The New York Daily News decision to "sack the name" of the Washington Redskins sets an example for all other news outlets. As the paper's editorial says, "The Redskins name is a throwback to a vanished era of perniciously casual racial attitudes."
The dictionary definition of "pernicious" shows why the editors chose the right word: It means not only something harmful, but especially something harmful in a gradual or subtle way. And "perniciously casual" strengthens their point: The casual use of racial epithets wears down our ability to see through the epithet to the racism. We get used to racism; we normalize it; in the case of the football team, someone profits from it.
This explains why some people have a hard time getting the point about names and mascots: They have normalized the racism inherent in the language and the images. They cannot connect the dots between the present and the past. Cultural blinders—what the Daily News called "loyalty, tradition, affection and nostalgia"—prevent them from understanding what's happening.
The Daily News connected even more dots by saying, "many Native Americans view the word as a slur born in the country’s inglorious victimization of their ancestors." This points to the roots of anti-Indian epithets and images in the violent dispossession and subordination—"victimization"—of Native peoples.
The Daily News might have gone all the way to the core of anti-Indian racism, but it would have had to tackle an even more pernicious attitude: the religious doctrine called "Christian Discovery" that colonial invaders used to justify their claims to own the lands that Native peoples lived on.
Eliminating a racist word carries a danger: In the process, we may forget the past that made the word racist. This, in turn, may allow us to ignore the ways in which that past continues in present institutions, not just in media. Refusing to use a derogatory term for Indians puts an end to racist language, but it does not put an end to the racist framework of laws that keep Indian country in a condition of colonialism.
As Steve Newcomb pointed out, the "redskin" and mascot issues offer an opportunity to investigate the whole scheme of legalized domination we call "federal Indian law." That investigation does not appear to be happening on a widespread basis: "The Court’s use of a framework of domination for its decision [in Michigan v. Bay Mills Indian Community, May 2014] apparently hasn’t caused even the slightest emotional ripple among the leadership of Indian Country."
Other issues present similar opportunities to dig beneath the surface to the deeper structural questions. For example, DaShanne Stokes's column about the 5th Circuit U.S. Appeals Court August 2014 decision that struck down a federal law restricting eagle feathers to federally-recognized tribes.

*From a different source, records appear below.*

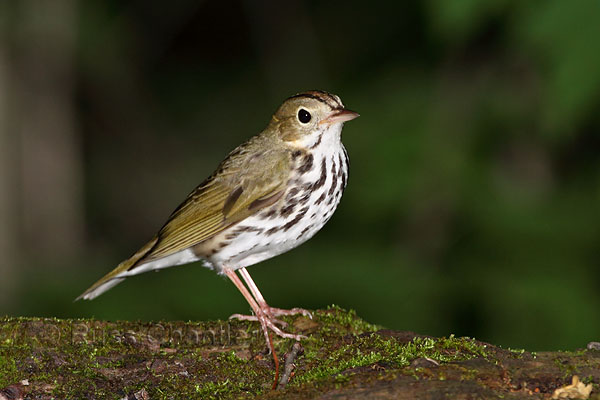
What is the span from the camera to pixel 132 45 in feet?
34.5

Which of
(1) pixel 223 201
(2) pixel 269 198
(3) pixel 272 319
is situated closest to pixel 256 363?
(3) pixel 272 319

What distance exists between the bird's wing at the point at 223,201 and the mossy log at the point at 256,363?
587 mm

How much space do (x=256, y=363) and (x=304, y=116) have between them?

Referring to recurring tensions between federal and state "recognized tribes," DaShanne wrote: "Federally recognized tribes should support state tribes on this. After all, if the 1940s to 1960s Termination era is any indication, federally recognized tribes are by no means immune from the threat of losing their recognition status. During Termination, over 100 tribes had their federal recognition status terminated."
By pointing to the "termination" era, DaShanne reminded us of the dominating framework of federal Indian law, which presumes that the U.S. Congress has power to destroy the independent status of any Indian nation. That presumption erupted crudely in the "termination" laws that attacked the sovereignty of many Native nations. The eagle feather restrictions express the same presumption of federal superiority. By understanding this, we not only get DaShanne's point, we position ourselves to be alert to other examples of institutionalized racism based on religious discrimination against Indians.
Jacqueline Keeler offers still another opportunity to look beyond the surface issue to the deeper structures of anti-Indian colonialism. Her column reported on a Texas kindergarten that tried to force a five year old Navajo boy to cut his hair; but she didn't stop there. She went beyond that incident—where the school backed down in the face of opposition from the Navajo Nation—to write: "I'm concerned that the school does not see that what we are talking about is not only about hair, but also about respect for our culture and our right to be Navajo."
Keeler recounted the experience of her grandfather, who told her he cut his hair when he was in Oklahoma only because "none of the women knew how to tie his hair up into a tsiiyéél." She wrote that he might have been joking, being "a bit of a joker," but she "also knew instinctively that the pain of being separated from everything he knew, even his language (he only spoke Navajo) had marked him." Keeler saw the roots of the surface issue.
No matter how important the surface issue—whether a name, an image, a feather or hair—the real task of decolonizing Indian country and Indian life requires digging deep into the structures of law and governance and economics that underpin the surface issues.
Surface issues represent the proverbial "tip of the iceberg"—the little part that shows. The part that shows is supported by the great bulk out of sight…and that's the part to which we must pay attention.
Peter d’Errico graduated from Yale Law School in 1968. He was staff attorney in Dinebeiina Nahiilna Be Agaditahe Navajo Legal Services, 1968-1970, in Shiprock. He taught Legal Studies at the University of Massachusetts, Amherst, 1970-2002. He is a consulting attorney on indigenous issues.